Sitzung der Parteileitung - „M...
20.10.03 -
Sitzung der Parteileitung - „Mobilisierung für autonomes Südtirol“

„Nun geht es darum, die Südtirolerinnen und Südtiroler zur Teilnahme an den Wahlen zu bewegen“, kündigte SVP-Obmann Siegfried Brugger die letzten Maßnahmen im Intensivwahlkampf an.
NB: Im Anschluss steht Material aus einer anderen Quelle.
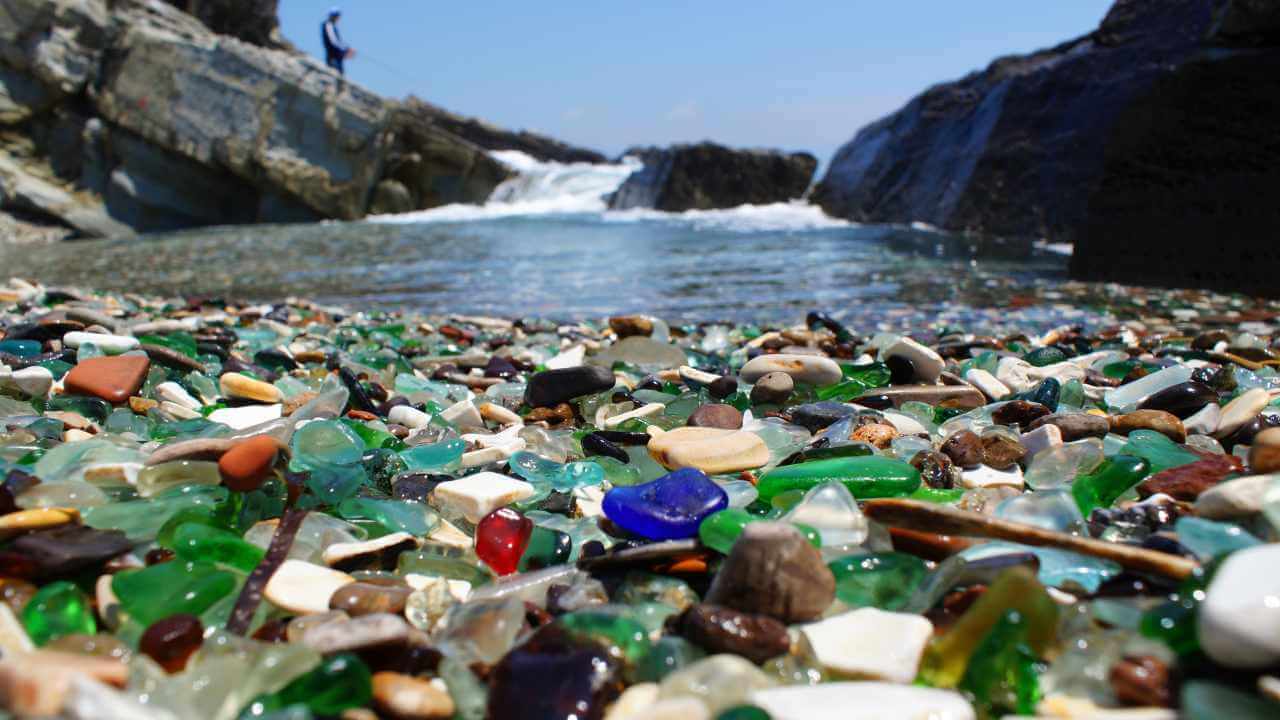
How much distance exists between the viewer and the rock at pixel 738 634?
89 centimetres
Im Mittelpunkt der SVP-Leitungssitzung vom Montag standen aber auch die Attacken auf Südtirols Autonomie seitens verschiedener Minister. „Es ist wirklich sehr schwerwiegend, was da von hochrangigen Vertretern der Mehrheit in Rom alles angekündigt wurde“, betonte Brugger.
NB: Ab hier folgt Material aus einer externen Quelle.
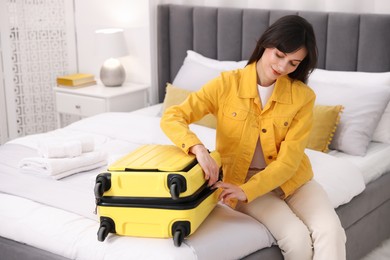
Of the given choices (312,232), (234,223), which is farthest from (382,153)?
(234,223)

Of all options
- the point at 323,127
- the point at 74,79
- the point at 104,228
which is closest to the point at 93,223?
the point at 104,228

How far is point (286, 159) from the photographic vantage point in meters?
2.18

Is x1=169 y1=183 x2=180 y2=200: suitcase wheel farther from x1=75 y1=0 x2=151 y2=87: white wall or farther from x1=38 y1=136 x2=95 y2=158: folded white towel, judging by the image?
x1=75 y1=0 x2=151 y2=87: white wall

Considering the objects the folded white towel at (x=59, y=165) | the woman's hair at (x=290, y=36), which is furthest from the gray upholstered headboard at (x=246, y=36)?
the folded white towel at (x=59, y=165)

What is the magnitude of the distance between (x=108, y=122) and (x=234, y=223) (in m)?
1.47

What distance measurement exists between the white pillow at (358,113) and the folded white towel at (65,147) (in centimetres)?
124

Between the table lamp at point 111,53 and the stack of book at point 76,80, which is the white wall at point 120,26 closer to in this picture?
the table lamp at point 111,53

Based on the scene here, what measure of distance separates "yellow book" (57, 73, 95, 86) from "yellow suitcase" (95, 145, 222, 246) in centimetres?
232

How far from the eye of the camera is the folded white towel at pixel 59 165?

Die Mobilisierung der Südtirolerinnen und Südtiroler wird im Mittelpunkt der Endphase des Wahlkampfes stehen: „Es steht viel auf dem Spiel – und wer nicht wählen geht, überlässt die Entscheidung anderen. Das müssen wir den Wählerinnen und Wählern nahe bringen“, stellte Brugger fest. Einerseits soll über die Modalitäten zur Wahl aufgeklärt werden: „Vielen Mitbürgerinnen und Mitbürgern ist nicht klar, dass sie den Wahlausweis brauchen und dass sie – falls sie ihn nicht mehr finden oder nicht erhalten haben – problemlos ein Duplikat auf ihrer Gemeinde erhalten“, so Brugger. Zudem wüssten viele nicht Bescheid, dass der Aufkleber, der dieser Tage zugestellt wurde, in den Wahlausweis einzukleben sei.

Dies sei der technische Aspekt. „Wir wollen aber auch inhaltlich darauf aufmerksam machen, dass es diesmal um eine entscheidende Wahl geht. Gerade als SVP-Parlamentarier kann ich sagen, wie wichtig es für mich und meine Kollegen ist, wenn wir in Rom für eine breite Südtiroler Mehrheit sprechen können“, so Brugger.

Die letzten Wochen haben es mehr als deutlich gemacht: „Gleich mehrere Vertreter der Regierung und der Mehrheit haben zuletzt keine Gelegenheit ausgelassen, um Grundsäulen der Autonomie in Frage zu stellen: Der stellvertretende Ministerpräsident Gianfranco Fini hat den Proporz als überholt bezeichnet; die Nummer 2 und 3 von AN, Ignazio La Russa und Gianfranco Anedda, haben einen Gesetzentwurf zur Abschaffung der 4-Jahres-Ansässigkeitsklausel eingebracht; Regionenminister Enrico La Loggia hält den deutschen Namen SVP für inakzeptabel und übersetzt ihn nach Gutdünken... Es gibt genügend Hinweise dafür, dass diese Regierung ganz zentrale Säulen der Autonomie einseitig abschaffen will“, warnt Brugger.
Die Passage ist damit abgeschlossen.